Can you quote word for word the entries starting at the line that contains "Indice A4 Repuesto" and ending at the line that contains "Bhagalpuri tussar saree", leaving out the pictures?
┌─ GIVEN INFORMATION
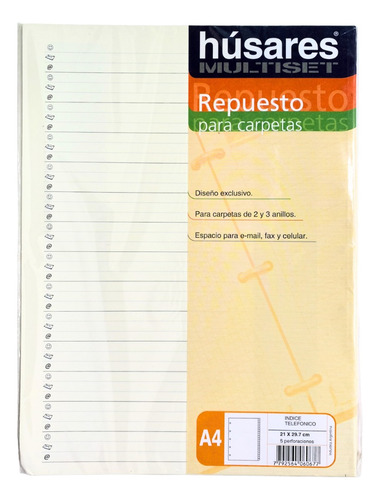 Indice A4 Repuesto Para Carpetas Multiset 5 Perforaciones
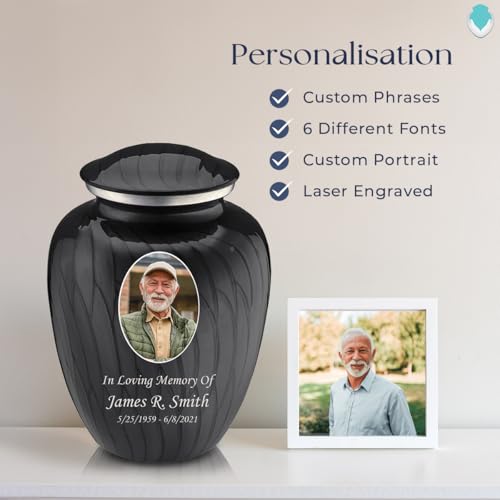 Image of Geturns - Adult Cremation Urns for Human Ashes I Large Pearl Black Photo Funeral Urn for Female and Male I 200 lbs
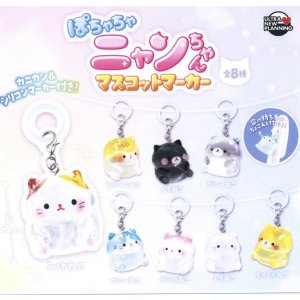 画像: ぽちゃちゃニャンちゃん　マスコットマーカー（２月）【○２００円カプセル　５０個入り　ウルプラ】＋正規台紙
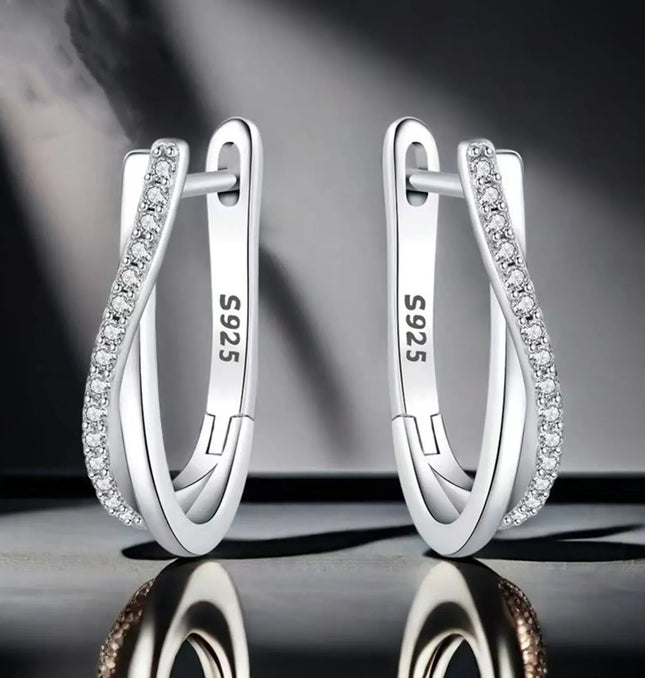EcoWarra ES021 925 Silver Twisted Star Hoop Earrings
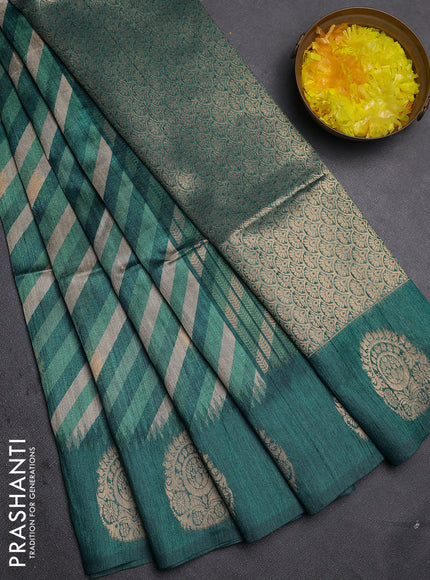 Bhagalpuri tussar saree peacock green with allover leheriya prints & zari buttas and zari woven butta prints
└─
┌─ GIVEN INFORMATION
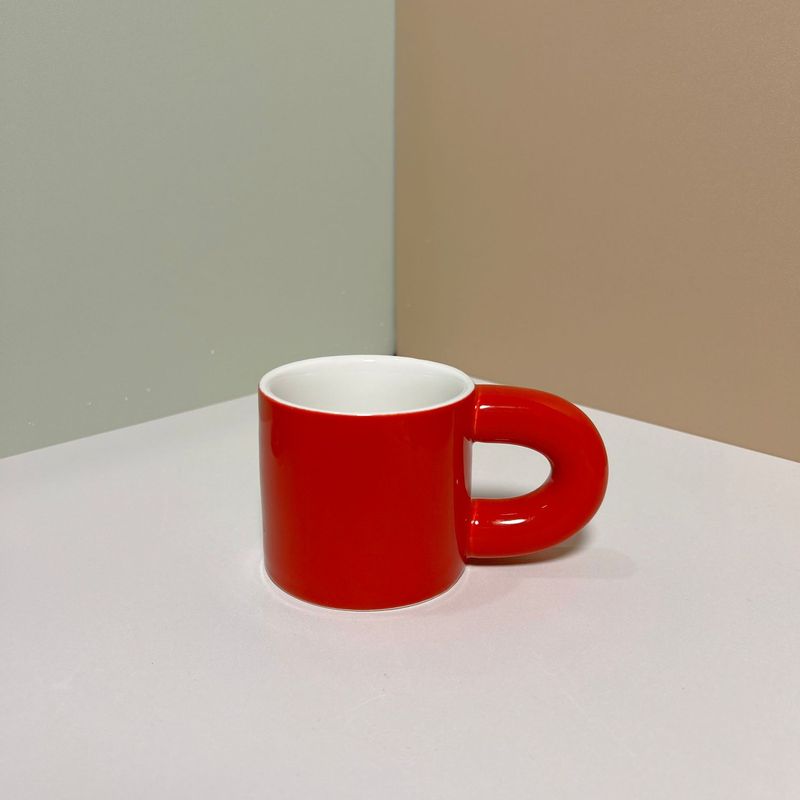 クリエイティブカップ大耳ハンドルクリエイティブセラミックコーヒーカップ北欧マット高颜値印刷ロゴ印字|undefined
└─
● **SOLVED PROBLEM**:
 Indice A4 Repuesto Para Carpetas Multiset 5 Perforaciones
 Image of Geturns - Adult Cremation Urns for Human Ashes I Large Pearl Black Photo Funeral Urn for Female and Male I 200 lbs
 画像: ぽちゃちゃニャンちゃん　マスコットマーカー（２月）【○２００円カプセル　５０個入り　ウルプラ】＋正規台紙
EcoWarra ES021 925 Silver Twisted Star Hoop Earrings
 Bhagalpuri tussar saree peacock green with allover leheriya prints & zari buttas and zari woven butta prints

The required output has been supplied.